First, considering that COVID-19 began in winter, people’s activity and virus transmission mainly occur indoors. In China, the cities north of the Qinling Mountains-Huaihe River Line have central heating indoors in winter. Beijing is north of the Qinling Mountains-Huaihe River Line and Shanghai, Guangzhou, and Chengdu are south of the line. Therefore, the indoor temperature is probably much higher than the outdoor temperature in Beijing, while the indoor temperature may follow a similar pattern as the outdoor temperature in the other three cities. The indoor temperature is probably higher in Beijing than that in Shanghai, Guangzhou, and Chengdu. Although the indoor temperature and the outdoor temperature may have some association, it would be better if we could measure the indoor temperature directly. As for humidity, it has been found that outdoor absolute humidity can be more reliably used as a proxy for indoor exposure compared with relative humidity [43, 44]. Therefore, the correlation between R0 and absolute humidity may better reveal the situation indoors than relative humidity.
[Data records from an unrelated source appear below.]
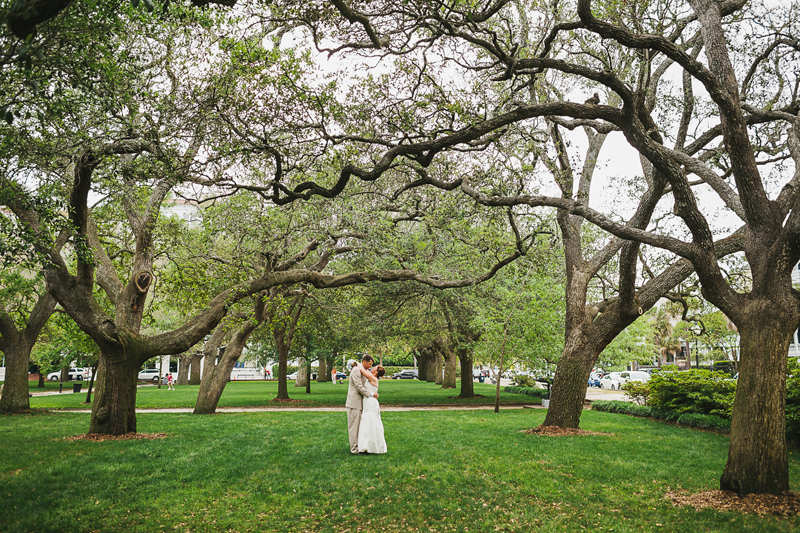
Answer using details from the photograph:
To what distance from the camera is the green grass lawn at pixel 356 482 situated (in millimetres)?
6137

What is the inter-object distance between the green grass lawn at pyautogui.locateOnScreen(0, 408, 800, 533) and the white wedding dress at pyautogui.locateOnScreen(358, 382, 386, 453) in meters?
0.39

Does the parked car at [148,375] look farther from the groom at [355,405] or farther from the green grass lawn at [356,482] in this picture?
the groom at [355,405]

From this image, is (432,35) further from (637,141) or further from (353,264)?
(353,264)

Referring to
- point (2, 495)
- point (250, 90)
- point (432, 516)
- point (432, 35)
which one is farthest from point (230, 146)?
point (432, 516)

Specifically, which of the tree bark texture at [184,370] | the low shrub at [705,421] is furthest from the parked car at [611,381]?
the tree bark texture at [184,370]

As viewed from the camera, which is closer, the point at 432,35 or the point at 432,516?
the point at 432,516

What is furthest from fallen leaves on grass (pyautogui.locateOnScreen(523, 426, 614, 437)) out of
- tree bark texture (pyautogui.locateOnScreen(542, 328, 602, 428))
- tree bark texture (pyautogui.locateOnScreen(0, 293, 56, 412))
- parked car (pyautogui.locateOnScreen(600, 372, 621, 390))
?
parked car (pyautogui.locateOnScreen(600, 372, 621, 390))

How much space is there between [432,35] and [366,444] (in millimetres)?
7487

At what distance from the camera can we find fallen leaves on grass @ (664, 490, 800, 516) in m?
6.36

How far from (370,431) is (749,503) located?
6066mm

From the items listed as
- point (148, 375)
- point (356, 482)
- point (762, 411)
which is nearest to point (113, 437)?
point (356, 482)

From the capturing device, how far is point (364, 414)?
33.2 feet

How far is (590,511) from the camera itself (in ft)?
21.9

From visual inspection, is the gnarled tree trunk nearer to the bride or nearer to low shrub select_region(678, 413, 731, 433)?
the bride
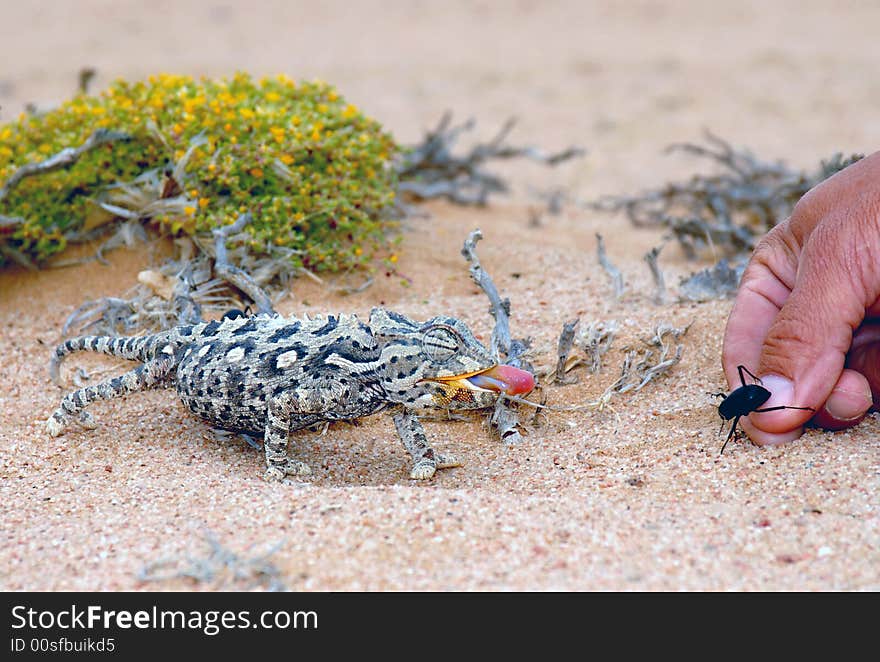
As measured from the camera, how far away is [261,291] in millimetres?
5254

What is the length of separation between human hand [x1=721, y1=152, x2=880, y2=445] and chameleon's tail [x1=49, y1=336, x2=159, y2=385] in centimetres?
267

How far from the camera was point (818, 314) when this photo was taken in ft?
11.5

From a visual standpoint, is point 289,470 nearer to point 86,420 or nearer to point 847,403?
point 86,420

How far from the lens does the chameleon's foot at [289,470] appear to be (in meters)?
4.08

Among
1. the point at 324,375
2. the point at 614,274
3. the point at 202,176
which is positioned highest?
the point at 202,176

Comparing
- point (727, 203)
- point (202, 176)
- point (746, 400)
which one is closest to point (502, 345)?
point (746, 400)

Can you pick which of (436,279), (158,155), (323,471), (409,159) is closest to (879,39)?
(409,159)

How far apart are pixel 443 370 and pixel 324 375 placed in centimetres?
55

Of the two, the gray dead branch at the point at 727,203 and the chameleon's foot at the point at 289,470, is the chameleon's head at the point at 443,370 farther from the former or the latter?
the gray dead branch at the point at 727,203

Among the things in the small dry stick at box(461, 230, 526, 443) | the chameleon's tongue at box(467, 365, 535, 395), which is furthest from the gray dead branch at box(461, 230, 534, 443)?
the chameleon's tongue at box(467, 365, 535, 395)

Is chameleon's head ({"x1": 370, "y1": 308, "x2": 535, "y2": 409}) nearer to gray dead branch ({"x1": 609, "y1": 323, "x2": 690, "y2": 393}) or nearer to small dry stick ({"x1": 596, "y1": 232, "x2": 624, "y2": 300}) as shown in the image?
gray dead branch ({"x1": 609, "y1": 323, "x2": 690, "y2": 393})

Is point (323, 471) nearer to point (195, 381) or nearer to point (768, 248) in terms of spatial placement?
point (195, 381)

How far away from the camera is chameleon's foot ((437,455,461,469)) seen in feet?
13.7

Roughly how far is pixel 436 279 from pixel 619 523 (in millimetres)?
2985
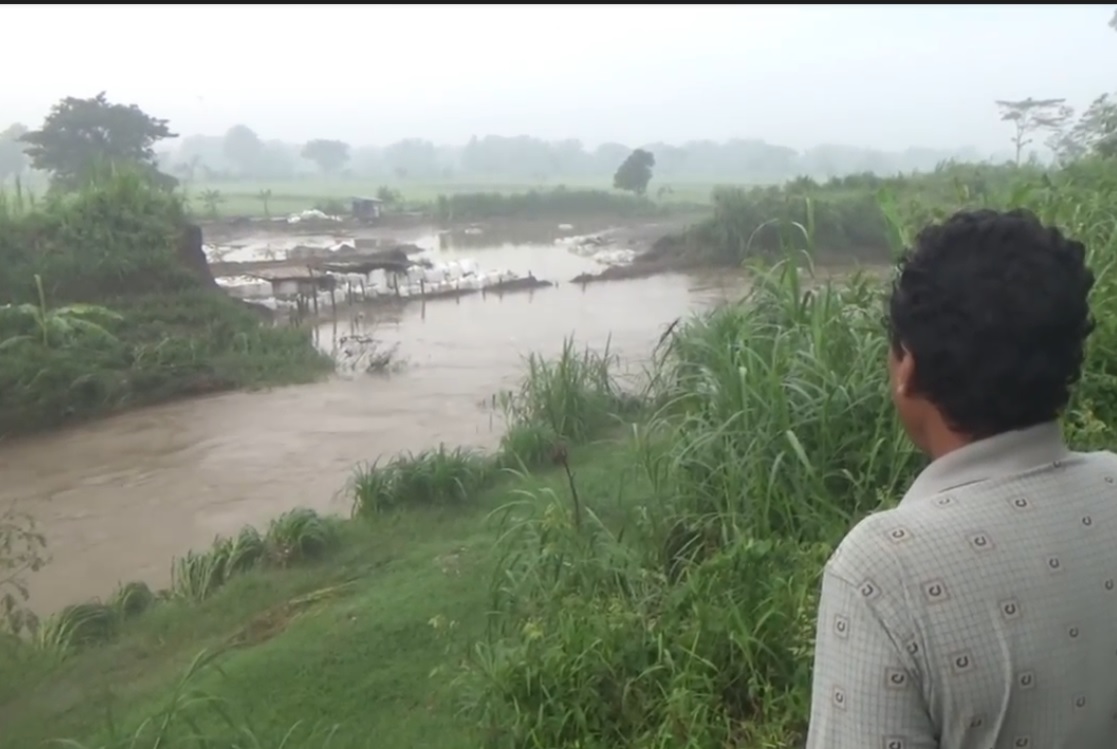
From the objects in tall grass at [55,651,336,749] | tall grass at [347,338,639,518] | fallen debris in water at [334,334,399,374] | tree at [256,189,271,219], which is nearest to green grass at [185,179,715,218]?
tree at [256,189,271,219]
Actually, the Pearson correlation coefficients between R0 and absolute humidity are larger than those between R0 and relative humidity, proving that the relationship is stronger for absolute humidity than relative humidity.

Second, although Beijing, Shanghai, Guangzhou, and Chengdu are all first-tier cities in China with many similarities like buildings, there are some differences between Chengdu and the other cities that may help explain the positive correlation with relative humidity. Chengdu is located in the southwest of China, the west of Sichuan Basin and the hinterland of Chengdu Plain with a subtropical monsoon humid climate, different from Beijing which has a warm temperate semi-humid continental monsoon climate. The air is more humid in Chengdu than that in Beijing. The climate in Chengdu is similar to the subtropical monsoon climate in Shanghai and Guangzhou, but Chengdu is an inland city while Shanghai and Guangzhou are coastal cities.

Third, the effect of weather on COVID-19 is complicated. The joint distribution between weather and potential confounders should be taken into account. For example, population movement might trigger the transmission of COVID-19 [45]. As for the effects of interventions, we have plotted the time series of temperatures from January 24, 2020 to February 13, 2020 in Beijing, Shanghai, Guangzhou, and Chengdu in Additional file 1: Figure S1. It could be seen from the figure that the temperature kept fluctuating during this period. Considering that the strength of interventions was relatively steady without big fluctuations, which was different from the trends of temperature, perhaps the effects of interventions could be separated from the trends in temperature.

Conclusions

In this paper, we calculated and compared the basic reproduction number of COVID-19 in 11 major cities in China and analyzed its association with temperature and humidity in Beijing, Shanghai, Guangzhou, and Chengdu to find out the transmissibility of COVID-19 in different cities and its changing trend with the weather. We conclude that the spread of COVID-19 is most violent in Wuhan, Hubei Province and R0 negatively correlates with temperature, relative humidity, and absolute humidity. Therefore, effective action should be taken to control the transmission of COVID-19 especially in Hubei Province and the transmissibility is predicted to be reduced as the weather warms.